Optimizing the flush command
Flushing every chain in a table performed poorly, as expected, with a large number of chains because iptables-nft
had to fetch the full chain list and create flush requests for each of them. More by coincidence than intention, I noticed that the kernel already supported flushing all of a table's chains in one go, namely by omitting the chain name attribute from the respective netlink
message.
If it wasn't for verbose mode, this would be a trivial fix. But since legacy iptables
in verbose mode prints each flushed chain's name, iptables-nft
has to fall back to the old logic in case the user passed --verbose
.
Scaling still looks a bit "funny" in test 3.1 as shown in Figure 6, but that's probably due to kernel code scaling not as well as user space.

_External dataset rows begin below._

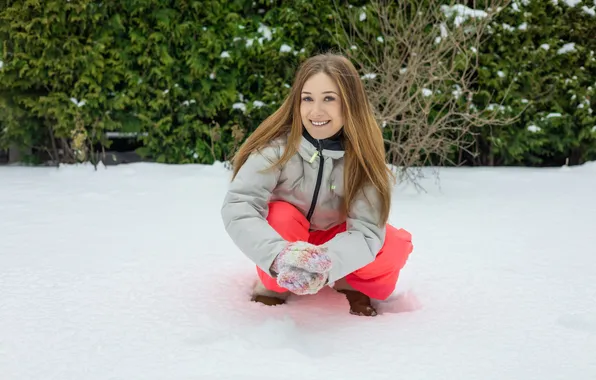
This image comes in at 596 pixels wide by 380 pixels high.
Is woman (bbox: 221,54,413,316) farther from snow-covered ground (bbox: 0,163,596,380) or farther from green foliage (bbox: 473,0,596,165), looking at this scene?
green foliage (bbox: 473,0,596,165)

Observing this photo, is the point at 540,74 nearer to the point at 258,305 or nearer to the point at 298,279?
the point at 258,305

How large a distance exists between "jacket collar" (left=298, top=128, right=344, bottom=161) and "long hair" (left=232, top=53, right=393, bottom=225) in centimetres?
2

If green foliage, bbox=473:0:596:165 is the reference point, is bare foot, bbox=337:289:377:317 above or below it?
below

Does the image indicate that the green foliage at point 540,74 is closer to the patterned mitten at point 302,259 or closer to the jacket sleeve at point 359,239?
the jacket sleeve at point 359,239

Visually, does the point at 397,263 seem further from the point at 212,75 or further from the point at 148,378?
the point at 212,75

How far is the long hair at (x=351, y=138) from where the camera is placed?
2.00 m

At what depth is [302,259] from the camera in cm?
175

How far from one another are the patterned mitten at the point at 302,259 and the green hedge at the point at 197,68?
306 centimetres

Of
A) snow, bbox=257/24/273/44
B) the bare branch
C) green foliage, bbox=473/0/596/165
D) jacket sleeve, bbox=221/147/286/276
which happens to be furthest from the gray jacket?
green foliage, bbox=473/0/596/165

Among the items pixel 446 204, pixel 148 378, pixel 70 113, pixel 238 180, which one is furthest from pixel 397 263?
pixel 70 113

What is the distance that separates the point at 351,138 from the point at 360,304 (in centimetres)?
59

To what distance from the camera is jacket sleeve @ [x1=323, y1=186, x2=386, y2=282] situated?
1.87 meters

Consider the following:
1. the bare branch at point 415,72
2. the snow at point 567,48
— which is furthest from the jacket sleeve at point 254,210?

iptables-nft-restore --noflush
Sorting cache management in iptables-nft-restore
required a bit more effort than in the other tools. The problem was mostly caused by the fact that the input is not known. Assume that after handling a few commands that don't require a rule cache (simple --append
commands for instance), the input contains a command that does require a rule cache (for example, --insert with index). That situation means that previously added rules would have to be merged with the rules fetched from the kernel after the fact. With the option to either insert a rule (at the beginning) or append a rule (at the end), fetched rules would potentially go somewhere in between the previously added ones.
In order to avoid this problem and possibly others related to inconsistent caching, I decided to try a different approach and buffer input up to a certain amount. The relevant changes might be found in commit 09cb517949e69 ("xtables-restore: Improve performance of --noflush operation"). In this case, a buffer of 64KB is used to store input lines after testing them for cache requirements. This process continues until either:
- Buffer space is exhausted.
- The input stream signals end-of-file.
- A command is read that requires a rule cache.

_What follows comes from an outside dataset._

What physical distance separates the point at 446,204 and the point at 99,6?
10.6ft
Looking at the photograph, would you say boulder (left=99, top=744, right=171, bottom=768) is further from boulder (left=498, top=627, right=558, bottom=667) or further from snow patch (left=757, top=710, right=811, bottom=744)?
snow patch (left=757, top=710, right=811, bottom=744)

With input buffering in place, test 5.1 started to show perfect results, as you can see in Figure 7.
Loose ends
Some test cases remain unoptimized, which means that iptables-nft
's performance is worse than that of legacy in those situations. Here's why: Tests 2.2, 2.8, and 2.9 are slow because nftables
identifies rules by handle, and a translation from either rulespec or index is required in any case. Since nftables
doesn't support fetching a specific rule (for example, by index), user space has no leeway for optimization here. A partial fix would be to implement rule identification by index in the kernel, but in the past this approach was frowned upon due to its inherent concurrency problems.
All of the (flushing) restore tests (1.1, 1.2, and 1.3) remain slow, but that sounds worse than it actually is, looking at the initial test results of 1.3 as shown in Figure 8.
These results show that iptables-nft
is slower by a factor ranging from about 1.2 to 1.7. In other
words, restoring a dump containing a little over 200k lines takes 1.7s instead of 1.0s. Along with very similar scaling, I suspect that the culprit is slightly less optimal code or the fact that data has to be packed into netlink
messages instead of being copied to the kernel in one go via ioctl
.
Summary
The good news is that iptables-nft
now outperforms legacy iptables
by a large degree in most cases, and doesn't lose much ground in others. This testing also shows how well-prepared nftables
kernel code is for high loads despite the somewhat inelegant nft_compat
module to use the kernel's xtables
extensions. So, while migrating to nftables
and making use of the extra goodies is still the best path to maximum performance, swapping iptables
variants behind the back of legacy applications might be an effective performance regimen.
Of course, all of these results are to be taken with a grain of salt. On one hand, I certainly forgot specific use cases—all of my tests combined probably don't even reach full code coverage. On the other hand, a sophisticated ruleset leveraging what legacy iptables
has to offer (including ipset
) will likely prevent user space tool performance from becoming the problem in the first place.